In Deutschland bricht eine bislang unbekannte Papst-Euphorie aus. "Wir sind Papst!" titelt die "Bild"-Zeitung. Dabei gilt der 78-Jährige als erzkonservativ. Gleichgeschlechtliche Ehen, Frauen in Kirchenämtern, kirchliche Schwangerschaftsberatung - all das lehnt Ratzinger ab.

Doch seine Positionen sind zunächst kaum Thema. Als er auf seiner ersten Auslandsreise im August 2005 den Weltjugendtag in Köln besucht, wird er begeistert mit "Benedetto"-Rufen gefeiert.

Protest von Muslimen und Juden

Benedikts Pontifikat allerdings wird zunehmend von Kritik überschattet. Als er 2006 Bayern und seinen Geburtsort Marktl am Inn besucht, zitiert er an der Universität Regensburg in einem Vortrag einen byzantinischen Kaiser, der Mohammed kritisiert. Muslime in aller Welt protestieren.

2009 hebt Papst Benedikt XVI. die Exkommunikation von vier Bischöfen der Pius-Bruderschaft auf. Einer von ihnen ist der Holocaust-Leugner Richard Williamson. Diesmal protestieren weltweit jüdische Vertreter sowie Kanzlerin Angela Merkel (CDU).

Skandale um Geld und Macht

Benedikt bringt auch die Protestanten gegen sich auf. In einem offiziellen Dokument des Vatikans werden sie "und andere Glaubensgemeinschaften" als "mit Mängeln behaftet" umschrieben.

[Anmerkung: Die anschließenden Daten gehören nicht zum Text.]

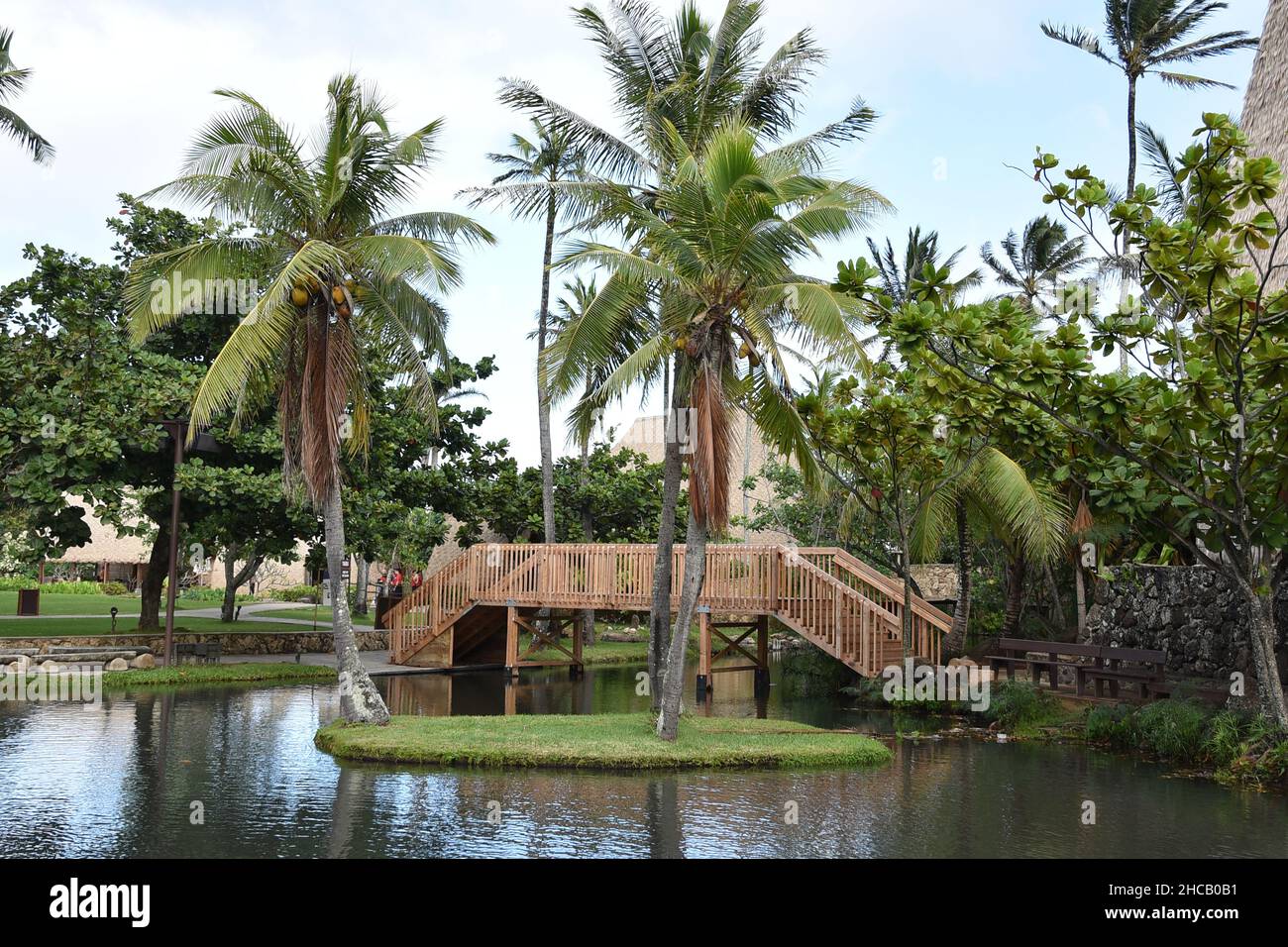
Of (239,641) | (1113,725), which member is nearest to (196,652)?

Ab 2011 gelangen vertrauliche Dokumente aus dem Vatikan an die Öffentlichkeit. Bei dem "Vatileaks" genannten Skandal geht es um Korruption sowie Sex-, Geld- und Machtgelüste innerhalb der römischen Kurie.

Überraschender Rücktritt

Zudem mehren sich Nachrichten über pädophile katholische Priester, die Kinder und Jugendliche sexuell missbraucht haben. Papst Benedikt XVI. verspricht: "Wir werden Pädophile absolut vom heiligen Priesteramt ausschließen."

Im Februar 2013 tritt er überraschend zurück. Dass ein Papst freiwillig sein Amt abgibt, hat es bis dahin seit über 700 Jahren nicht mehr gegeben. Als Grund nennt der 85-Jährige sein Alter. Er zieht sich in ein Kloster auf dem Vatikangelände zurück.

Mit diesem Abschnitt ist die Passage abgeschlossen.